==== TEXTO PROPORCIONADO ====

Esteban Goti
A favor del rey
Juan Carlos I ha cumplido de forma exquisita todo lo que constitucionalmente se esperaba de él, y contrbuyó a construir una España auténticamente libre
Guardar silencio es una opción; manifestar lo que se cree verdad, también. Así, escogiendo esta última alternativa, entiendo que es imprescindible que el país recuerde quién ha sido Juan Carlos I . Paulatinamente, como quien va llenando una playa con pequeñas partículas de mentira, ... se ha introducido en España una visión distorsionada e interesada sobre nuestra Monarquía y Democracia. La Corona española sorteó las más difíciles circunstancias, para servir al propósito de hacer posible un sistema constitucional y parlamentario. En ese contexto, Juan Carlos de Borbón llegó por primera vez a España a la edad de diez años, en noviembre de 1948. Probablemente no sabía muy bien el motivo, y no tuvo más remedio que aceptarlo. Atrás dejaba a su familia, y, unos pocos hombres en blanco y negro, le esperaban para darle una educación ‘apropiada’. Quien fuese después Juan Carlos I, viajó abundantemente entre Estoril (residencia de su padre en el exilio) y Madrid, donde esperaba Franco para recibir y dar detalles. Un eficaz modo de tortura.

====

EJERCICIO A RESOLVER ::
Continúa el artículo de opinión en defensa de Juan Carlos I a partir de su última oración.

==== DATOS PROPORCIONADOS ====

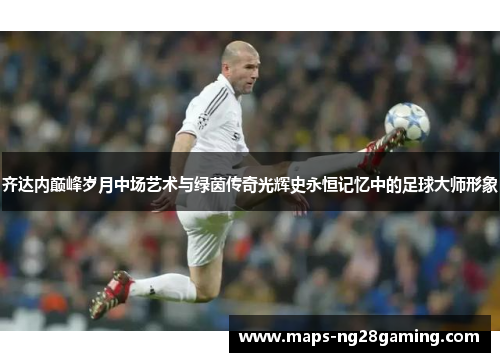 齐达内巅峰岁月中场艺术与绿茵传奇光辉史永恒记忆中的足球大师形象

====

RESPUESTA DEL EJERCICIO ::
El papel de aquel niño, nacido en tierra extraña, fue ése; ir de aquí para allá, dando cuenta de lo que escuchaba, aprendía y veía. El hecho de que en 1947 se aprobase la Ley de Sucesión a título de Rey, no le dejaba margen de maniobra. Su padre, el Conde de Barcelona, buscaba una España monárquica de signo democrático, y, Franco, por su parte, tenía claro que diseñaría otro tipo de Monarquía. He aquí el terreno de juego en el que Juan Carlos tuvo que moverse. En julio de 1969, Juan Carlos de Borbón era nombrado sucesor del dictador, con título real. Fue el momento de mayor tensión entre el joven Príncipe y su padre, Don Juan. La Monarquía del Conde de Barcelona tenía una oportunidad, pero no se realizaría bajo su persona. Juan Carlos lo sabía, y el Rey exiliado empezó a aceptarlo. Hasta aquel momento todo le había sido dirigido a Juan Carlos, y, sin embargo, desde el instante en que la Corona le aguardaba de forma casi segura, tuvo cierta capacidad de proyectar el futuro por sí mismo.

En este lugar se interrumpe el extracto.